:: Text shown ::

— Start —

I built something like this for about 10% of what MFJ gets for theirs.  I wanted something to “have my back” while I operate CW in the field, in case I miss any characters.  It also boosts my confidence to look up at it and see that what I copied is close to what it copied.



Zero Beat Kit


schematic diagram

R1 – value depends on DC voltage available. For 13.5V use a 470-ohm 1/4w, for 9V use a 180-ohm 1/4w.
Zener Diode – I used a 5.1 volt diode as that’s what I had on hand, works great.  Also allows me to power an Arduino mini and the display.

R2 – 10K-ohm or 20K-ohm potentiometer
R3 – 1K-ohm resistor
C1 – 1.0 Mfd
C2,C4,C5,C6 – 0.1 Mfd (marked 104)
C3 – 1 Mfd is what I used but could be 0.47 or even up to 10 Mfd

What you see above are the parts changes I made, so that’s as I have built it.  I have plenty more parts to build about 10 more of these.

This thing can be useful as a stand alone.  It pretty much does what the blue LED on the 857 does.  I can see it being very handy with the 49er.  So it can be built as a stand alone or built into a radio or whatever.

But if you run another wire off of Pin 8, the output of the IC you can then run that right into the digital input of an Arduino.  The LED and it’s resistor already setup an appropriate pull-up voltage.  So it still functions as before, you don’t lose anything, but now it is the detector for the CW decoder.


The code is small enough to run on pretty much any Arduino.  You could add more to the code if you wanted, I’ve seen some of these where they build them as keyers for sending or to send code as trainers.  I just wanted to keep it simple.

— End —

:: Material to process ::
— Start —

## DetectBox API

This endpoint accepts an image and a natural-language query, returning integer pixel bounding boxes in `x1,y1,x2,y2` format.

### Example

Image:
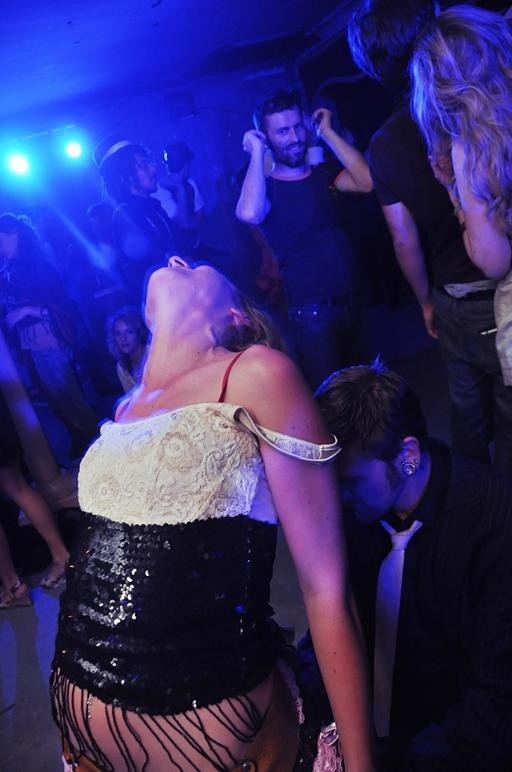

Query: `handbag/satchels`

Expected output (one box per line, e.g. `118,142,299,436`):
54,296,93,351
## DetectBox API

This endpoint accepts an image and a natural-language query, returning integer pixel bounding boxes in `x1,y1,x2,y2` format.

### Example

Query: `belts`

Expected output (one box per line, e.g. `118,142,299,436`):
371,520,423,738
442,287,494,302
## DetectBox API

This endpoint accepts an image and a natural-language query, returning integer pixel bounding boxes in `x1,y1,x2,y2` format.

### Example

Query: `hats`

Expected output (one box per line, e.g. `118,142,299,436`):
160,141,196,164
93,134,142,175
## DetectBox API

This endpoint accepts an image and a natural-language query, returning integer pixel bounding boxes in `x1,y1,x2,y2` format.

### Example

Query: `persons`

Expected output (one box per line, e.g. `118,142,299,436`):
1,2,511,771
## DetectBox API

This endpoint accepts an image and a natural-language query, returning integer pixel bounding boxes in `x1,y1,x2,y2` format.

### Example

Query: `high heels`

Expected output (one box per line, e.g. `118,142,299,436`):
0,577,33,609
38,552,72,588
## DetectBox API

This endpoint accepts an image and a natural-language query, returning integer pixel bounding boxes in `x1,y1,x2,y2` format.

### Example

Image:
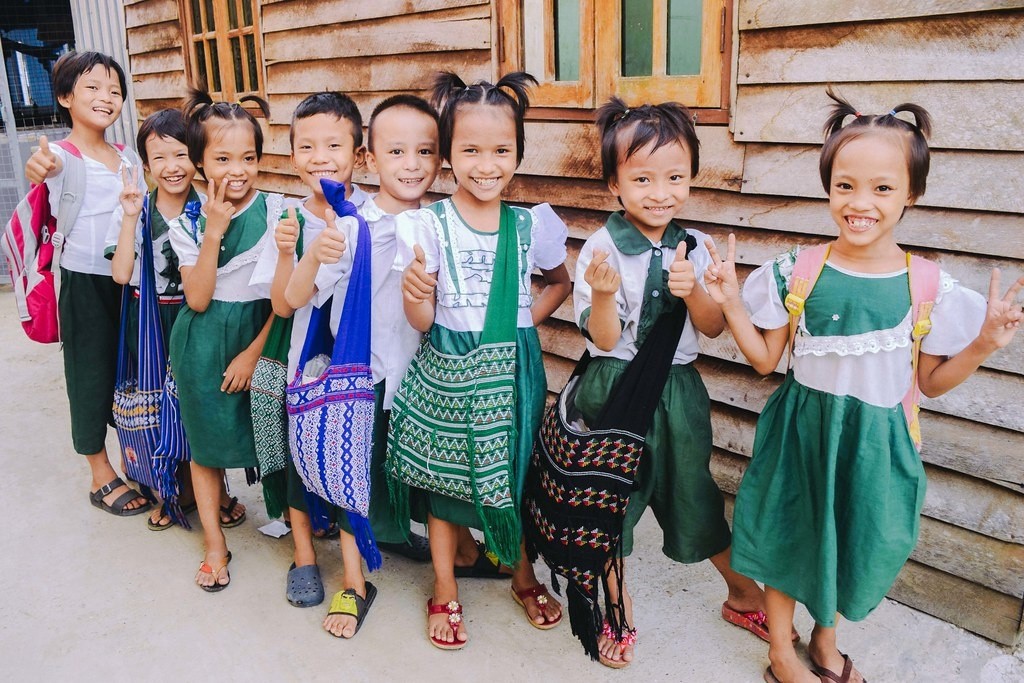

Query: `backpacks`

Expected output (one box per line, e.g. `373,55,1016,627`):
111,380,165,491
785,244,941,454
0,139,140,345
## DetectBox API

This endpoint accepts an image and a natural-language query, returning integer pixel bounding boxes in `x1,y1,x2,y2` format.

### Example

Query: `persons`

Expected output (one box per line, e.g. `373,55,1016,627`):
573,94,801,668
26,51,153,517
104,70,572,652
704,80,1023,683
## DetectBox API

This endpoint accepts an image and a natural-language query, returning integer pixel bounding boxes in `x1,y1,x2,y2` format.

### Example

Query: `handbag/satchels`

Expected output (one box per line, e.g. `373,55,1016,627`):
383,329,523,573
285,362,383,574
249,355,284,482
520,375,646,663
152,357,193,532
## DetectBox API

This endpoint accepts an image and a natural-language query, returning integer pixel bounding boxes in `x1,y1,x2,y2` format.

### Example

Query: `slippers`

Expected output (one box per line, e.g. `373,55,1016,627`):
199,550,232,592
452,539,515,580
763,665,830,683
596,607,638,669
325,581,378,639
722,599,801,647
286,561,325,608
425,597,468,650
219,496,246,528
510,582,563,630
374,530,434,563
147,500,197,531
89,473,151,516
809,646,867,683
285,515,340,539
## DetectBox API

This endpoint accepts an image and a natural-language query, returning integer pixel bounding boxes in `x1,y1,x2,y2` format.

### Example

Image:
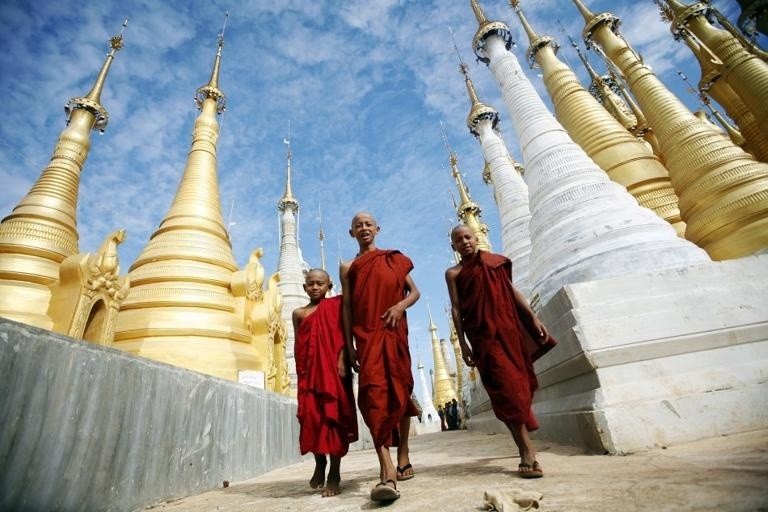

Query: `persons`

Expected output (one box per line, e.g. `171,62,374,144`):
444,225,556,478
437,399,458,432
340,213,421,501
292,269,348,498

— End —

:: Required actions ::
**A)** Return the stretch of the CW decoder post from "What you see" through "the CW decoder." word for word.
**B)** Retype the stretch of the rows from their first line through the line containing "54,296,93,351" exactly, leaving out the pictures.
The rows bear no relation to the post about the CW decoder kit.

:: Set of answers ::
**A)**
What you see above are the parts changes I made, so that’s as I have built it.  I have plenty more parts to build about 10 more of these.

This thing can be useful as a stand alone.  It pretty much does what the blue LED on the 857 does.  I can see it being very handy with the 49er.  So it can be built as a stand alone or built into a radio or whatever.

But if you run another wire off of Pin 8, the output of the IC you can then run that right into the digital input of an Arduino.  The LED and it’s resistor already setup an appropriate pull-up voltage.  So it still functions as before, you don’t lose anything, but now it is the detector for the CW decoder.

**B)**
## DetectBox API

This endpoint accepts an image and a natural-language query, returning integer pixel bounding boxes in `x1,y1,x2,y2` format.

### Example

Image:

Query: `handbag/satchels`

Expected output (one box per line, e.g. `118,142,299,436`):
54,296,93,351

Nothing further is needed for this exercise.